## BEGIN Information provided

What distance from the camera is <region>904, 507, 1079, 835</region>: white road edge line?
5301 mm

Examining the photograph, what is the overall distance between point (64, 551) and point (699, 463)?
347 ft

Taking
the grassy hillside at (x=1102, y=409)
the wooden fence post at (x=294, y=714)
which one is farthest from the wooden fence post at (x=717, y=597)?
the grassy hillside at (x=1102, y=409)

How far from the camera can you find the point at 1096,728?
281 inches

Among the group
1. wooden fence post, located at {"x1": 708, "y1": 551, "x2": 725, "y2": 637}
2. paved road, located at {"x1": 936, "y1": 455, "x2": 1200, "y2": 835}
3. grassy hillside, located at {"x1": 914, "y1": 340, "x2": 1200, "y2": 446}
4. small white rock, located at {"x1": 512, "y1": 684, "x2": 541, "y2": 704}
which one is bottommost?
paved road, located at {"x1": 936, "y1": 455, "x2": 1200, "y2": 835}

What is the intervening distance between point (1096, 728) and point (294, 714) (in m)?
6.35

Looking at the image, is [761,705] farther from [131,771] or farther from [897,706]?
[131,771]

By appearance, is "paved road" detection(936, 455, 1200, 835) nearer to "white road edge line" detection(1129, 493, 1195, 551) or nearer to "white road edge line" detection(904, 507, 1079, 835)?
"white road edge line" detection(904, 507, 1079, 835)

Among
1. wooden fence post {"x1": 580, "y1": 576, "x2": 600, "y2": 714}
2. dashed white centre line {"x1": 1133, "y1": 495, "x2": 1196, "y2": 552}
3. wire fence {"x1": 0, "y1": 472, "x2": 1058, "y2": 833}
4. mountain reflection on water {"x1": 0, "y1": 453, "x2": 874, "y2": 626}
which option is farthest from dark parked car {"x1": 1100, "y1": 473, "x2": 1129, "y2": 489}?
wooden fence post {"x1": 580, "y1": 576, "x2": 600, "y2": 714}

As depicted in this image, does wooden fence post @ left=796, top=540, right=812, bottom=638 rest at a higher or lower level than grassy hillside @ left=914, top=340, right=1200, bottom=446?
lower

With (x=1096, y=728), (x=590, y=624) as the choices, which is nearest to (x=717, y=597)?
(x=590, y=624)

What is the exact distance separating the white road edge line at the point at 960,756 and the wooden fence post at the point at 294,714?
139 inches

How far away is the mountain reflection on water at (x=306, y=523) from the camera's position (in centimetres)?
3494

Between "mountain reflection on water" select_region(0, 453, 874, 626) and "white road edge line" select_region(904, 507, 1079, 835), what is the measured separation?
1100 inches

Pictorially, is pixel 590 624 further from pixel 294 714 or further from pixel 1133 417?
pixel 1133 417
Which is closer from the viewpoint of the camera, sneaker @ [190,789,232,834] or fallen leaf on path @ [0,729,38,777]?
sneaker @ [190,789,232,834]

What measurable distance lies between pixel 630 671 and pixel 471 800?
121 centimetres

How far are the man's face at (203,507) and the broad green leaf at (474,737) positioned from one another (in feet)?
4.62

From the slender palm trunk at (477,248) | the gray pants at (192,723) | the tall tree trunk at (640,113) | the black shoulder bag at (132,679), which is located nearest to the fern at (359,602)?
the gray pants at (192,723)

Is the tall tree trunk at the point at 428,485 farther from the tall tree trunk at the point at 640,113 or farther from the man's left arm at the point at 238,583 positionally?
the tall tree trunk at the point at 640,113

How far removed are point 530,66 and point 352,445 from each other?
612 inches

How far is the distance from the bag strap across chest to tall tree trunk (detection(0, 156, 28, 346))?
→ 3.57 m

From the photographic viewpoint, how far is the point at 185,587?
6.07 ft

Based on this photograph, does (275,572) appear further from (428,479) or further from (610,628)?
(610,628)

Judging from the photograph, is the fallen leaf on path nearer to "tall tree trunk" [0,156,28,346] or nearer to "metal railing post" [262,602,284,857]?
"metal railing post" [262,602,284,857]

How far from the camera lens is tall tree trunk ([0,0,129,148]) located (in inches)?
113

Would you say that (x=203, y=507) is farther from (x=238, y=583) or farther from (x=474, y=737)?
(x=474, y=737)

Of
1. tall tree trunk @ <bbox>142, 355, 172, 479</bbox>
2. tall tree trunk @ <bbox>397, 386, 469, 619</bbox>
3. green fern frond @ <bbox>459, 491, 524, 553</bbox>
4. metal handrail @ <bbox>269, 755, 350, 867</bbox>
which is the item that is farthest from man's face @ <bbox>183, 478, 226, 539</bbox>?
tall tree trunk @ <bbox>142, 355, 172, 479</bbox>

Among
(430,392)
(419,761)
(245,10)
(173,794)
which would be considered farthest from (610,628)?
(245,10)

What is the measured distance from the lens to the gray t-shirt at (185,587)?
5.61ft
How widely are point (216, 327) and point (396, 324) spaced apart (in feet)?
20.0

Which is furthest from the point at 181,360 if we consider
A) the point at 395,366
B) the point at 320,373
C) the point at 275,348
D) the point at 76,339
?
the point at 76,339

## END Information provided

*Written task*: Copy the lines of the material verbatim, starting at the line that contains "What is the measured distance" and ending at the final line of the material.

*Exercise output*:
What is the measured distance from the lens to the gray t-shirt at (185,587)?
5.61ft
How widely are point (216, 327) and point (396, 324) spaced apart (in feet)?
20.0

Which is furthest from the point at 181,360 if we consider
A) the point at 395,366
B) the point at 320,373
C) the point at 275,348
D) the point at 76,339
?
the point at 76,339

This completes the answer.